Reading text:
╔══
I am new to Trax and am trying to code a transformer using it. When I try to run the training loop, it shows the error:
---------------------------------------------------------------------------
AttributeError Traceback (most recent call last)
<ipython-input-153-0ebdab0be47f> in <cell line: 1>()
----> 1 loop = training_loop(transformer, training_pipeline, val_pipeline)
2 loop.new_rng()
3 loop.run(max_iterations)
1 frames
<ipython-input-83-f9f54473fec0> in training_loop(transformer, train_data_stream, val_data_stream)
16 )
17
---> 18 loop = training.Loop (
19 transformer(vocab_size, embedding_len, context_length, num_heads, num_decoder_blocks, fnn_factor, dropout_prob, mode='train'),
20 train,
/usr/local/lib/python3.10/dist-packages/trax/supervised/training.py in __init__(self, model, tasks, eval_model, eval_tasks, output_dir, checkpoint_at, checkpoint_low_metric, checkpoint_high_metric, permanent_checkpoint_at, eval_at, which_task, n_devices, random_seed, loss_chunk_size, use_memory_efficient_trainer, adasum, callbacks)
╚══
Recorded information:
╔══
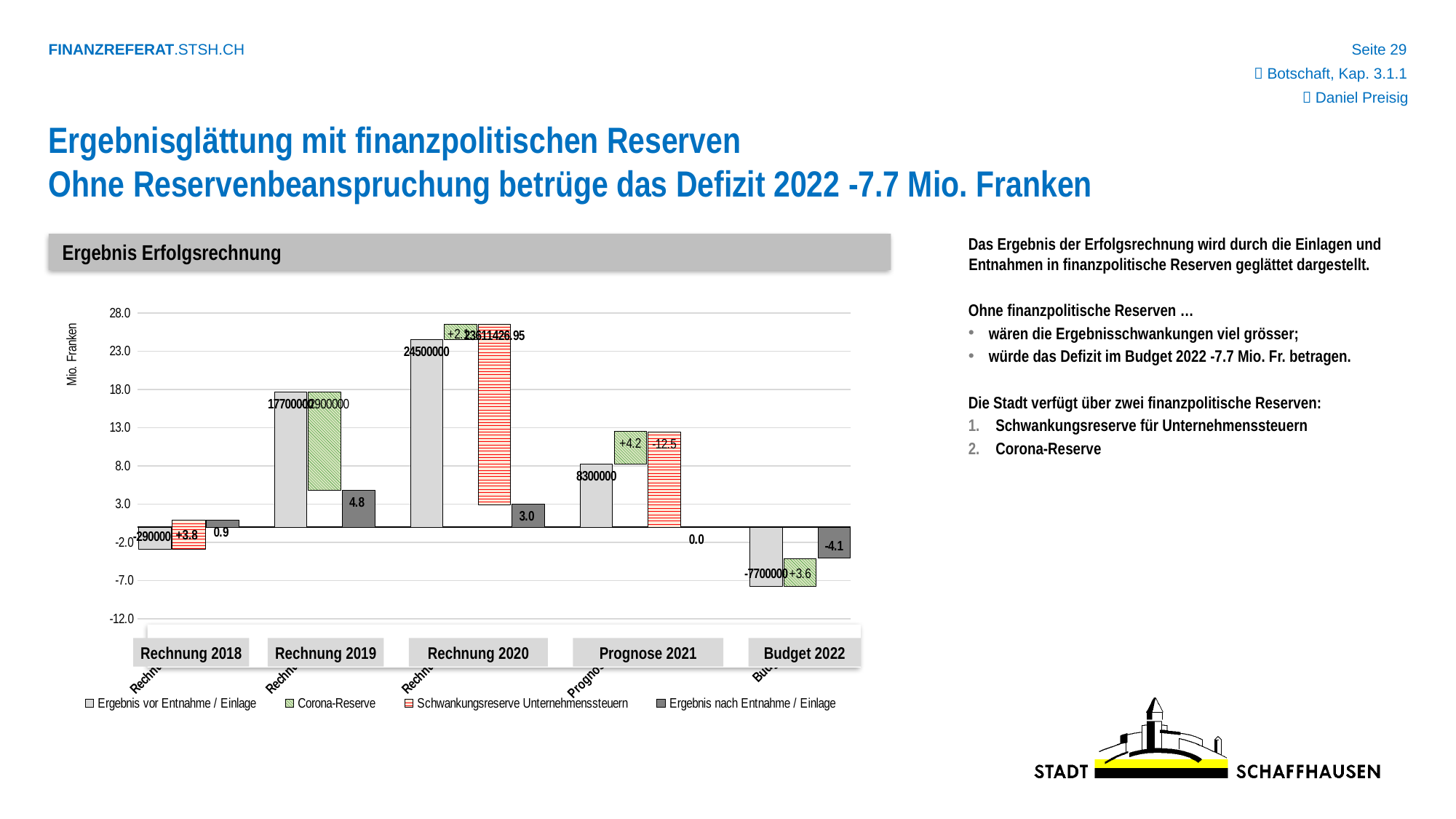
What is the value of "Ergebnis nach Entnahme / Einlage" for Rechnung 2019? 4.8 How many categories are shown along the x axis of the chart? 5 How many series does the chart legend list? 4 Which is larger: the "Ergebnis nach Entnahme / Einlage" value for Rechnung 2018 or for Rechnung 2020? Rechnung 2020 Which category has the highest "Ergebnis nach Entnahme / Einlage" value? Rechnung 2019 What is the value of "Ergebnis nach Entnahme / Einlage" for Prognose 2021? 0.0 What is the value of "Ergebnis nach Entnahme / Einlage" for Budget 2022? -4.1 What is the difference between the "Ergebnis nach Entnahme / Einlage" values for Rechnung 2019 and Rechnung 2020? 1.8 What kind of chart is shown under the heading "Ergebnis Erfolgsrechnung"? bar chart Is the "Ergebnis vor Entnahme / Einlage" value for Rechnung 2019 greater or less than 13.0? greater Which category has the lowest "Ergebnis vor Entnahme / Einlage" value? Budget 2022 What is the value of the Corona-Reserve bar for Prognose 2021? +4.2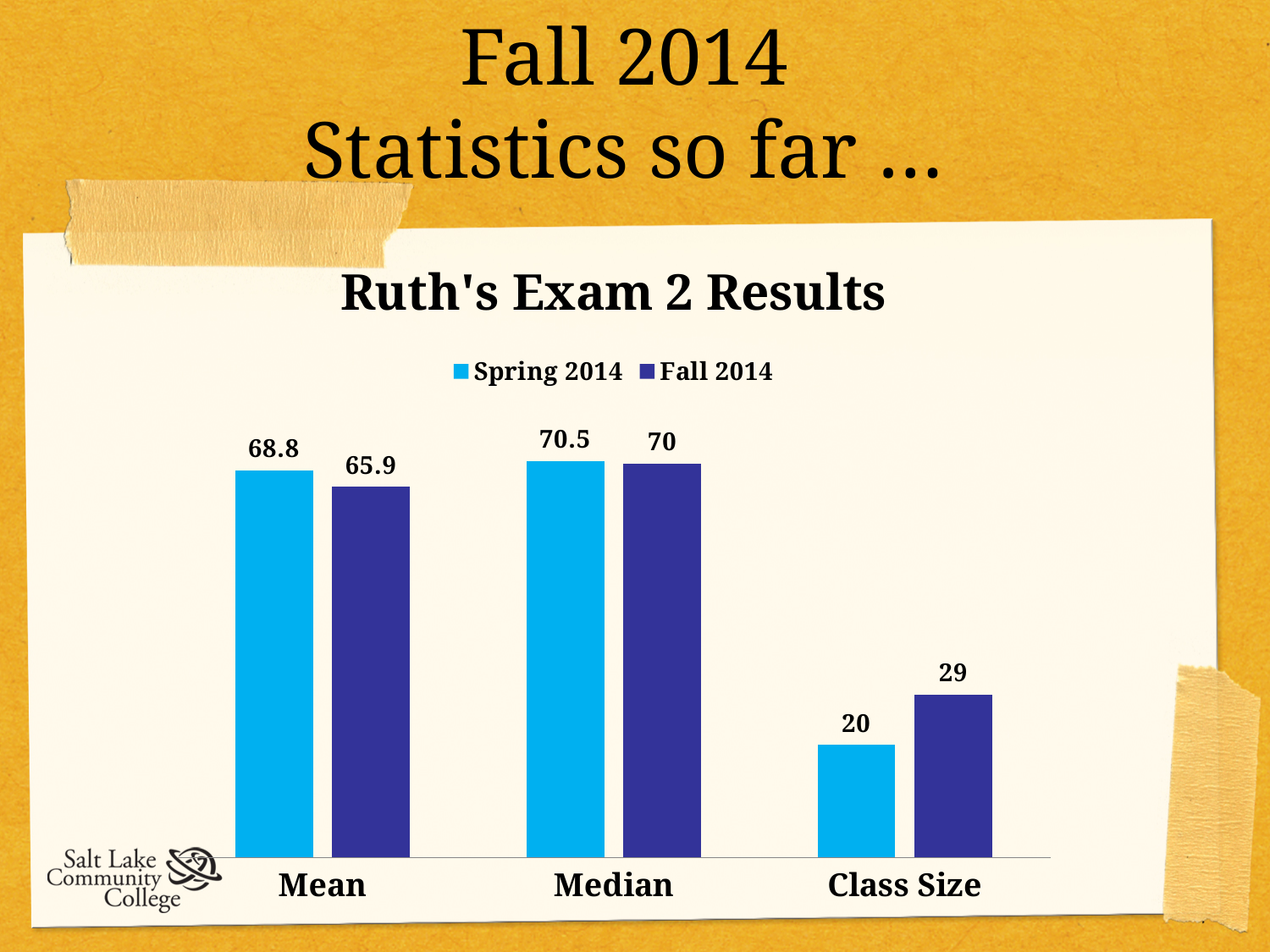
What is the Spring 2014 value for Mean? 68.8 What is the title of the chart? Ruth's Exam 2 Results How many categories are shown on the x axis? 3 Which is larger for Class Size, Spring 2014 or Fall 2014? Fall 2014 What is the Fall 2014 value for Class Size? 29 What is the Fall 2014 value for Mean? 65.9 What is the difference between the Spring 2014 and Fall 2014 values for Mean? 2.9 What is the Spring 2014 value for Median? 70.5 Which category has the highest Fall 2014 value? Median Which category has the lowest Spring 2014 value? Class Size What is the difference between the Fall 2014 and Spring 2014 values for Class Size? 9 How many series does the legend list? 2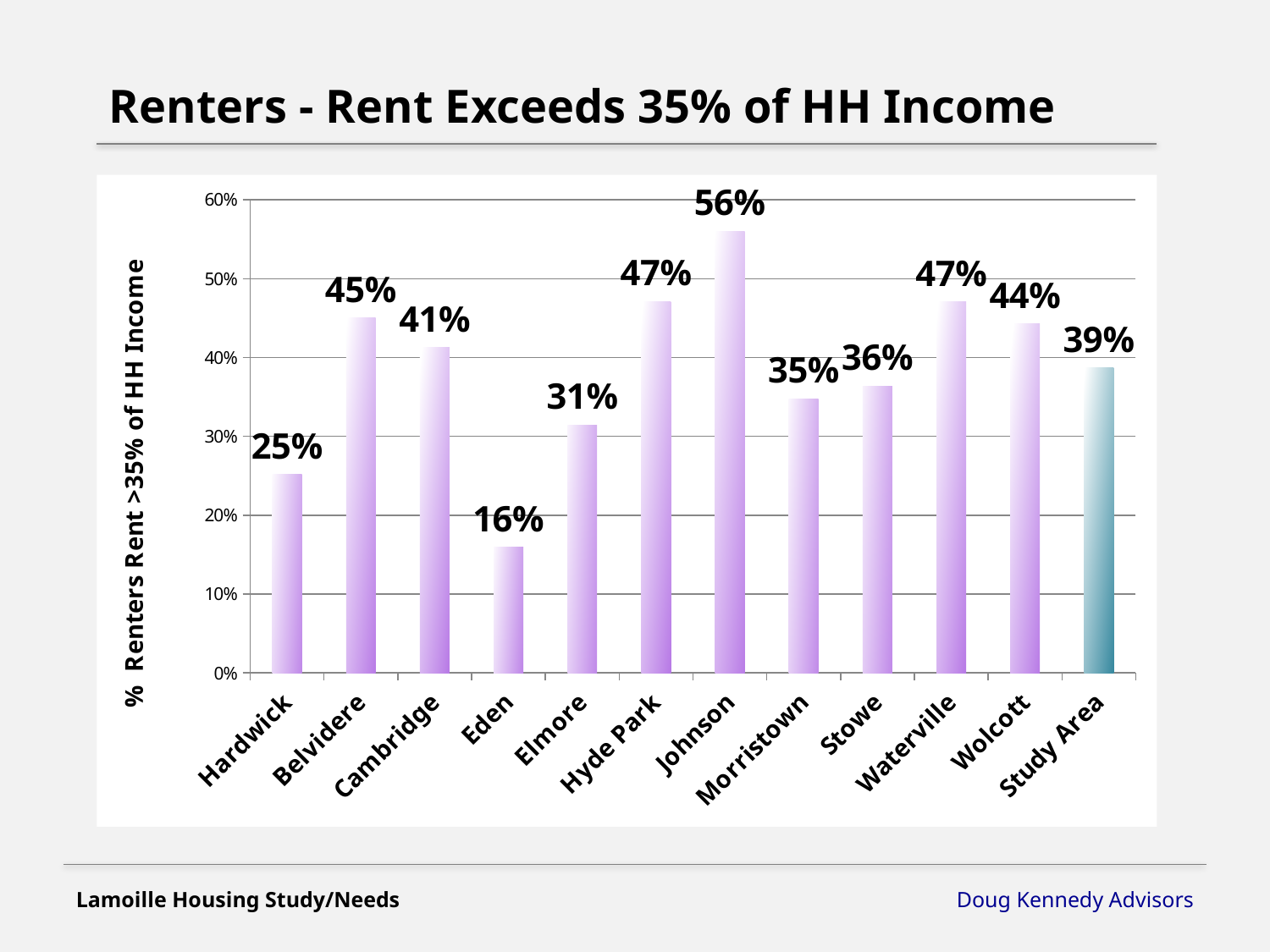
Is the value for Morristown greater or less than 30%? greater How many categories are shown on the x axis? 12 Which has a higher value, Cambridge or Wolcott? Wolcott What percentage of renters in Johnson pay rent exceeding 35% of household income? 56% What is the value shown for the Study Area? 39% What is the title of the slide? Renters - Rent Exceeds 35% of HH Income Which town has the lowest percentage of renters whose rent exceeds 35% of household income? Eden What is the difference between the values for Johnson and Eden? 40% Which town has the highest percentage of renters whose rent exceeds 35% of household income? Johnson What is the difference between the values for Belvidere and Hardwick? 20% What kind of chart is shown on the slide? Bar chart What is the value shown for Eden? 16%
╚══
What to work on:
Reproduce the entire Trax training-loop error post above, word for word and line for line.

Response for this exercise:
I am new to Trax and am trying to code a transformer using it. When I try to run the training loop, it shows the error:
---------------------------------------------------------------------------
AttributeError Traceback (most recent call last)
<ipython-input-153-0ebdab0be47f> in <cell line: 1>()
----> 1 loop = training_loop(transformer, training_pipeline, val_pipeline)
2 loop.new_rng()
3 loop.run(max_iterations)
1 frames
<ipython-input-83-f9f54473fec0> in training_loop(transformer, train_data_stream, val_data_stream)
16 )
17
---> 18 loop = training.Loop (
19 transformer(vocab_size, embedding_len, context_length, num_heads, num_decoder_blocks, fnn_factor, dropout_prob, mode='train'),
20 train,
/usr/local/lib/python3.10/dist-packages/trax/supervised/training.py in __init__(self, model, tasks, eval_model, eval_tasks, output_dir, checkpoint_at, checkpoint_low_metric, checkpoint_high_metric, permanent_checkpoint_at, eval_at, which_task, n_devices, random_seed, loss_chunk_size, use_memory_efficient_trainer, adasum, callbacks)